─── Given text
73. Girl With the Dragon Tattoo
It’s easier to immerse yourself in a movie with interesting characters when they are played with actors you don’t recognize. That’s especially the case in this Danish film and with the very convincing Swedish Noomi Rapace in the title role. I was carried away by this surprisingly violent and disturbing story. (That it’s part of a trilogy and in Swedish is called “Millenium: Men Who Hate Women” says a lot) The film looks great, the acting is convincing, and it’s full of full of odd twists. It’s long, but all the better to sink into this claustrophobic world of deceit, corruption, and a constellation of very flawed individuals.
Like the film ‘Insomnia’ it will probably be remade in an English speaking version for no discernible reason, so see this first.
70. Benny’s Video (1992) (Michael Heneke)
──────
## Your instructions
Please translate this sentence from the film review into Spanish: "I was carried away by this surprisingly violent and disturbing story."
─── Information shown
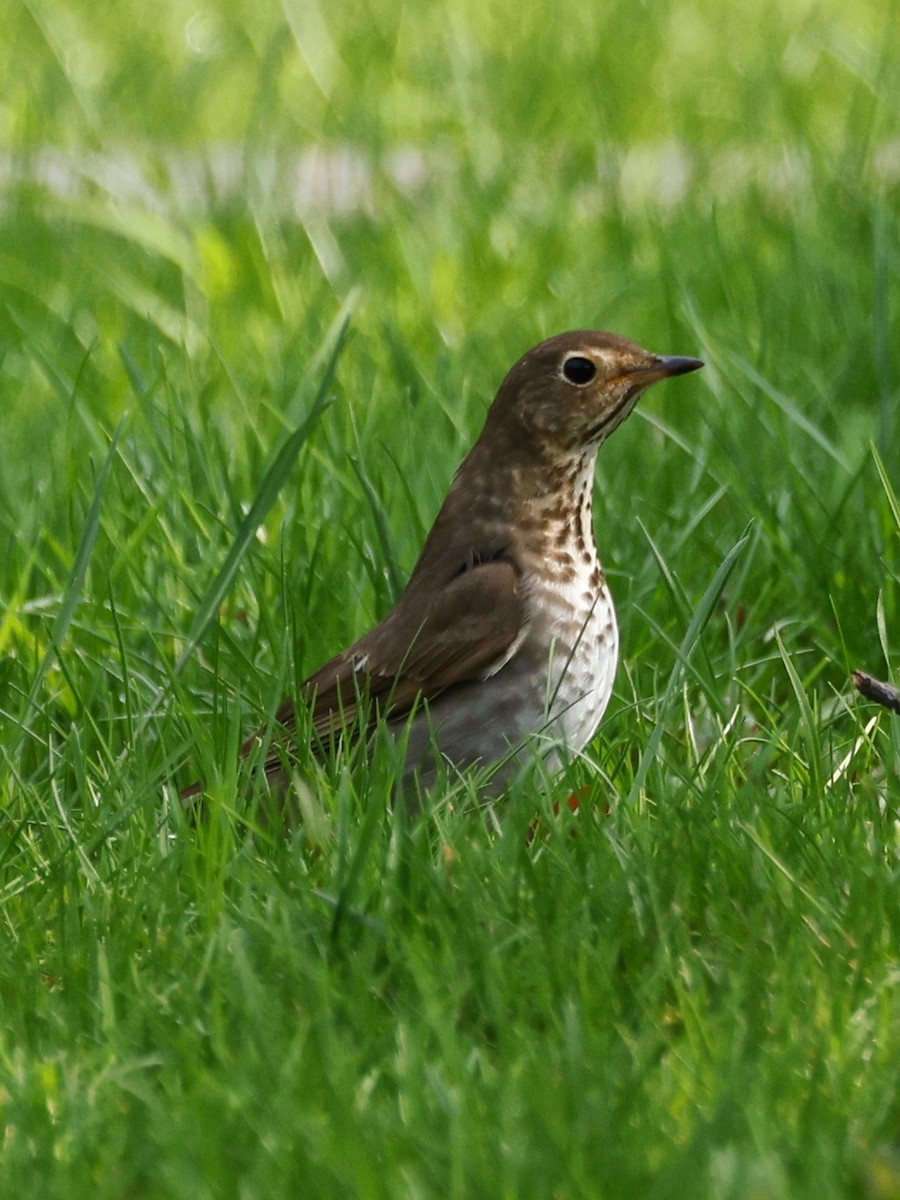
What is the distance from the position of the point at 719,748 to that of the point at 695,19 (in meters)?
7.94

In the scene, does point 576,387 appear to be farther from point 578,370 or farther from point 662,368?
point 662,368

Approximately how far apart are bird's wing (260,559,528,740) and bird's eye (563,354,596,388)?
452 millimetres

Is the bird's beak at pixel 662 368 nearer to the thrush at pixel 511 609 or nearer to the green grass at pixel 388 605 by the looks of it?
the thrush at pixel 511 609

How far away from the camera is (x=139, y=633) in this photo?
4750mm

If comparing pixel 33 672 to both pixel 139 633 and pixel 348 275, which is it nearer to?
pixel 139 633

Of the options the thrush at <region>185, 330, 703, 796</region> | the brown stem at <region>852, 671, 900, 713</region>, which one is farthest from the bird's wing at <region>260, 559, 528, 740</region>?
the brown stem at <region>852, 671, 900, 713</region>

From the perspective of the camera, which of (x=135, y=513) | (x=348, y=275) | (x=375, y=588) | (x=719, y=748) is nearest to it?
(x=719, y=748)

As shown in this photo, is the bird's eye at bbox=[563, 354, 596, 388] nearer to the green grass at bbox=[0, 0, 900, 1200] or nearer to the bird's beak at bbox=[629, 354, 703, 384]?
the bird's beak at bbox=[629, 354, 703, 384]

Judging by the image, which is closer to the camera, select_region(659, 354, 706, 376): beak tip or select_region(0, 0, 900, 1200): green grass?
select_region(0, 0, 900, 1200): green grass

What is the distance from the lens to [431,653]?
4.22 m

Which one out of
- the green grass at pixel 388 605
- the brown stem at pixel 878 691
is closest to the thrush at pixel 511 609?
the green grass at pixel 388 605

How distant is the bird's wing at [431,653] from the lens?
13.8ft

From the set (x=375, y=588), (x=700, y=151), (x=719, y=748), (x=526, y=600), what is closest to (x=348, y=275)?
(x=700, y=151)

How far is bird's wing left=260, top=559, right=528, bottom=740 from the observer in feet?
13.8
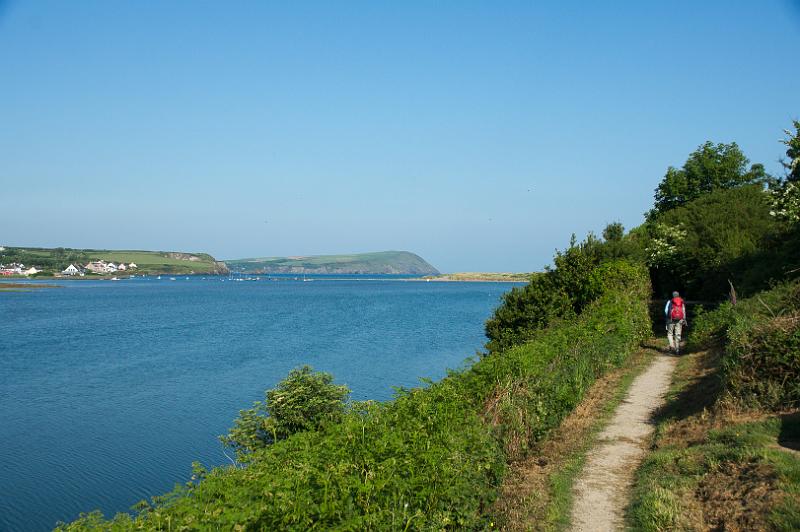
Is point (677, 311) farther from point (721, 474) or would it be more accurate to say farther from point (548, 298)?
point (721, 474)

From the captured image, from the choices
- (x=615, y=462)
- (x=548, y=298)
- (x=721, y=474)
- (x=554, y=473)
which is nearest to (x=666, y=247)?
(x=548, y=298)

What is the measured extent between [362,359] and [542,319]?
62.1 ft

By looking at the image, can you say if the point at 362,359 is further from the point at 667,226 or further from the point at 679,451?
the point at 679,451

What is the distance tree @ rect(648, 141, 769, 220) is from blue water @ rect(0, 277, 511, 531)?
21466 mm

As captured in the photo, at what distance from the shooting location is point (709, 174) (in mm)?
50812

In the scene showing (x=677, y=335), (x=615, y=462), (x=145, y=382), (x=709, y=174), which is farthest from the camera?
(x=709, y=174)

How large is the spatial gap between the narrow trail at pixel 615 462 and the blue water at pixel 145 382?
1301cm

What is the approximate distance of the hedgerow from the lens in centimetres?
527

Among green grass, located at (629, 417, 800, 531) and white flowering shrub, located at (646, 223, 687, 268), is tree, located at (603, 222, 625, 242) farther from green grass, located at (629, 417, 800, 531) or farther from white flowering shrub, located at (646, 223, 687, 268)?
green grass, located at (629, 417, 800, 531)

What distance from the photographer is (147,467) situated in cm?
1997

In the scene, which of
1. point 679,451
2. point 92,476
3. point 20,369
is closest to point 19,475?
point 92,476

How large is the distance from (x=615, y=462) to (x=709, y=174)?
156ft

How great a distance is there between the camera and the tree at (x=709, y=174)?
5044 centimetres

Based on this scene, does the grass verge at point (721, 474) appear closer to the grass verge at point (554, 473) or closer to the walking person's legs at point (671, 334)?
the grass verge at point (554, 473)
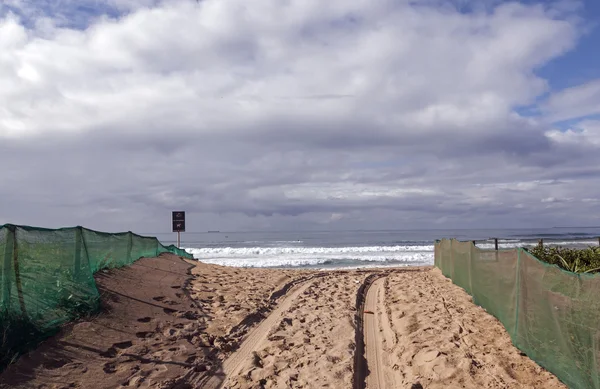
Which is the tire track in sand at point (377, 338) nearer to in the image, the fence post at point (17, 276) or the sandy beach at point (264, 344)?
the sandy beach at point (264, 344)

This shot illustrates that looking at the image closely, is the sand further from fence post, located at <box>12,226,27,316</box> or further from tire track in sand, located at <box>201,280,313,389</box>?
fence post, located at <box>12,226,27,316</box>

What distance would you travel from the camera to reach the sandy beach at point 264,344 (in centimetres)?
572

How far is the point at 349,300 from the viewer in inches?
464

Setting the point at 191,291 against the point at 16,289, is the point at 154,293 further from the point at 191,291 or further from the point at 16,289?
the point at 16,289

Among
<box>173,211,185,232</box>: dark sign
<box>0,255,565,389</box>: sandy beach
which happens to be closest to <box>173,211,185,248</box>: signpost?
<box>173,211,185,232</box>: dark sign

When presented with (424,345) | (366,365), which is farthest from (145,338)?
(424,345)

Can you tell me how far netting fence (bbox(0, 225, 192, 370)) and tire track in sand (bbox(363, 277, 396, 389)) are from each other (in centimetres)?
430

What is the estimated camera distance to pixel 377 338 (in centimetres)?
818

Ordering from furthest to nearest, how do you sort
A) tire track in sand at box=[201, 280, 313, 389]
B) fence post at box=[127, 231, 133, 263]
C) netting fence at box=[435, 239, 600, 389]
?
fence post at box=[127, 231, 133, 263] → tire track in sand at box=[201, 280, 313, 389] → netting fence at box=[435, 239, 600, 389]

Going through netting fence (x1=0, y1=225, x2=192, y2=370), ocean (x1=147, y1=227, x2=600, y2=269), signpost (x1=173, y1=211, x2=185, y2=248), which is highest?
signpost (x1=173, y1=211, x2=185, y2=248)

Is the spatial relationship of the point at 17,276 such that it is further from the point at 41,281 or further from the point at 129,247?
the point at 129,247

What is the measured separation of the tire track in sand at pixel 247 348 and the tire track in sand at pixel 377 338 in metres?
1.72

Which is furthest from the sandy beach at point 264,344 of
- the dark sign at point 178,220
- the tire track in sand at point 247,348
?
the dark sign at point 178,220

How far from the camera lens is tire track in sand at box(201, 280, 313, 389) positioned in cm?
593
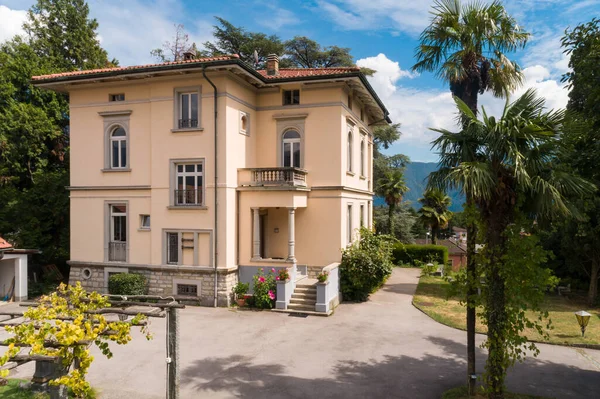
──────
## Answer to the exercise
Me dejé llevar por esta historia sorprendentemente violenta e inquietante.